Avant d’attaquer les trois cents et plus virages de la route de Cilaos, un petit crochet à l’Ilet Furcy vaut le détour. Au sortir de la Rivière Saint Louis, guettez le petit pont suspendu qui enjambe le Bras de Cilaos. Après l’Ilet Rolland et l’Ilet Gaspard, à gauche toute pour le traverser tout doucement et entrer dans une page de l’histoire de l’esclavage.
Parce que l’Ilet Furcy, n’est aujourd’hui qu’un petit écart de la commune de Saint Louis. Juste un petit coin où il fait bon vivre au milieu d’une nature sauvage. Une route qui ne mène pas plus loin que les berges de ce remuant Bras de Cilaos. De chaque côté, de tranquilles cases créoles bien à l’abri d’une végétation généreuse. Des agrumes dans les cours, et des fleurs qui explosent de couleurs un peu partout. Ici on marche, on roule à vélo, ce ne sont pas les voitures des quelques familles qui vivent là paisiblement qui provoquent des embouteillages !
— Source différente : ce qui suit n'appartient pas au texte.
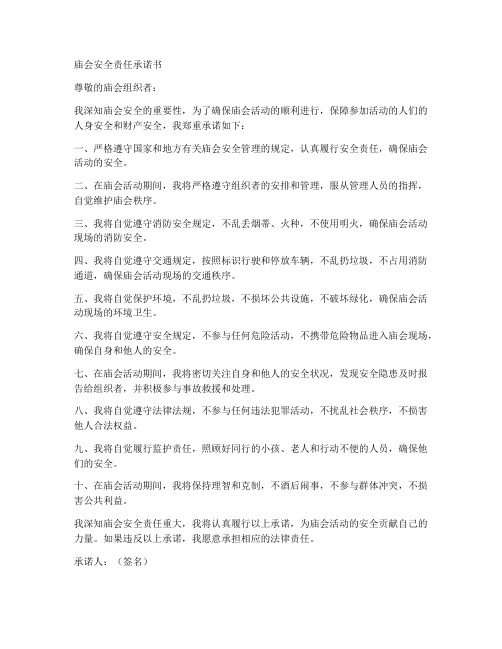 庙会安全责任承诺书

尊敬的庙会组织者：

我深知庙会安全的重要性，为了确保庙会活动的顺利进行，保障参加活动的人们的人身安全和财产安全，我郑重承诺如下：

一、严格遵守国家和地方有关庙会安全管理的规定，认真履行安全责任，确保庙会活动的安全。

二、在庙会活动期间，我将严格遵守组织者的安排和管理，服从管理人员的指挥，自觉维护庙会秩序。

三、我将自觉遵守消防安全规定，不乱丢烟蒂、火种，不使用明火，确保庙会活动现场的消防安全。

四、我将自觉遵守交通规定，按照标识行驶和停放车辆，不乱扔垃圾，不占用消防通道，确保庙会活动现场的交通秩序。

五、我将自觉保护环境，不乱扔垃圾，不损坏公共设施，不破坏绿化，确保庙会活动现场的环境卫生。

六、我将自觉遵守安全规定，不参与任何危险活动，不携带危险物品进入庙会现场，确保自身和他人的安全。

七、在庙会活动期间，我将密切关注自身和他人的安全状况，发现安全隐患及时报告给组织者，并积极参与事故救援和处理。

八、我将自觉遵守法律法规，不参与任何违法犯罪活动，不扰乱社会秩序，不损害他人合法权益。

九、我将自觉履行监护责任，照顾好同行的小孩、老人和行动不便的人员，确保他们的安全。

十、在庙会活动期间，我将保持理智和克制，不酒后闹事，不参与群体冲突，不损害公共利益。

我深知庙会安全责任重大，我将认真履行以上承诺，为庙会活动的安全贡献自己的力量。如果违反以上承诺，我愿意承担相应的法律责任。

承诺人：（签名）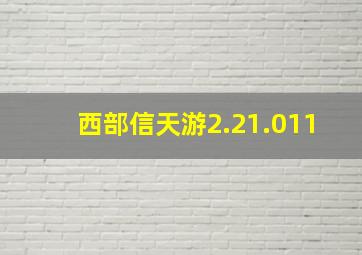 西部信天游2.21.011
Et pourtant, cet îlet tient son nom d’un singulier personnage. Une sorte de héros de roman et pourtant un authentique militant.
Plus de trente ans avant l’abolition de l’esclavage, en 1817, l’esclave Furcy a pris du galon. Il est l’intendant du sieur Joseph Lory. Intendant mais néanmoins esclave. Or, sa mère indienne d’origine a été affranchie en 1789 après un séjour en France. Il a un frère Cyril qui est mort en combattant aux côtés du fils de son maître contre les Anglais. Sa sœur Constance, née d’un homme libre, a été rachetée par son père. A la mort de sa mère, il reste esclave. A 31 ans, il tente de briser ses chaînes. Alors, il envoie un courrier au sieur Lory, lui réclamant sa liberté. Jamais encore un esclave n’avait assigné son maître en justice.
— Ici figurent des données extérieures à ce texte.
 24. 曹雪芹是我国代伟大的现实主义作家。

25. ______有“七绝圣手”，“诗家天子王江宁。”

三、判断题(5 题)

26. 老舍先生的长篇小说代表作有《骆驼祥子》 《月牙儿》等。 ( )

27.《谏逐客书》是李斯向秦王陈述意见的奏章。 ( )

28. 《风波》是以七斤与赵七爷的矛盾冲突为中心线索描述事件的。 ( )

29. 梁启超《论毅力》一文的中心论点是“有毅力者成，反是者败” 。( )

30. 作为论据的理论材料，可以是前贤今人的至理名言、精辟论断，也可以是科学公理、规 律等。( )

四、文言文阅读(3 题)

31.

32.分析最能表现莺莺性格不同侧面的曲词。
Du fait de ses origines, Furcy se considère comme un homme libre et souhaite quitter Monsieur Lory, qui, par confiance, l’a placé à la tête de sa maison. Un scandale pour l’époque ! Pourtant, le procureur général Louis Gilbert-Boucher défend le dossier jusqu’au bout contre tous. Il va même jusqu’à accorder sa protection à Furcy « parti maron ». L’esclave est malgré tout recherché, puis arrêté et détenu. Quant à la carrière de son dérangeant défenseur, elle en est sérieusement compromise. Il s'est attiré l'hostilité de Joseph Richemont Desbassyns, le commissaire ordonnateur général de l'Île Bourbon.
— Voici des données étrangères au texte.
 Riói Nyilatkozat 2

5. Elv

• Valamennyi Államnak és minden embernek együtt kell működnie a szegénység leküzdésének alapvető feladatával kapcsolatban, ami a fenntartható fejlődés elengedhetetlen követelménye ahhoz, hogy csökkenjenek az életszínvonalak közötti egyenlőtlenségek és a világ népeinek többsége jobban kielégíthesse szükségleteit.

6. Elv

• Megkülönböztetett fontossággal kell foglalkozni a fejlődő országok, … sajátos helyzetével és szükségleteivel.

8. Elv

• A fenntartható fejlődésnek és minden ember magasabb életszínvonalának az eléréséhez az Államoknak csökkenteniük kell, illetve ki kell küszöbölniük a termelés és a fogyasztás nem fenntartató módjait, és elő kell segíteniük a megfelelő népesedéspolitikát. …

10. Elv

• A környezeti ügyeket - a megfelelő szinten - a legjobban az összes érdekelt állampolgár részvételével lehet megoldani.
Dans la capitale, l’affaire fait grand bruit. En défendant les doctrines de Furcy, le révolutionnaire Boucher et son allié, Sully Brunet ont ouvert une brèche : la liberté de quelques 15 000 individus. Brunet, d’origine malgache, est attaché aux gens de couleur. Il est finalement suspendu et part vivre à St Benoît. Gilbert Boucher, lui, sous la pression, quitte la Réunion. Quant à Furcy, il n’obtint jamais sa Liberté. Le 23 décembre 1843, après 26 ans de procédure, la justice française déclare enfin que « Furcy est né en liberté.» Mais entre-temps, Furcy a été déclaré libre par les autorités anglaises de l'île Maurice, Joseph Lory ayant omis de le déclarer à son arrivée dans l’île sœur. Furcy assiste à Paris au procès en cassation, dont les débats sont largement couverts par la presse parisienne, en raison du caractère peu commun de l'affaire.
L’Ilet Furcy garde discrêment ce petit morceau d’histoire étudiée de près par Mohammed Aïssaoui, dans son ouvrage « L’histoire de l’esclave Furcy », prix Renaudot 2010 et prix RFO du livre la même année.
Une bonne raison d’aller y humer l’air de la liberté.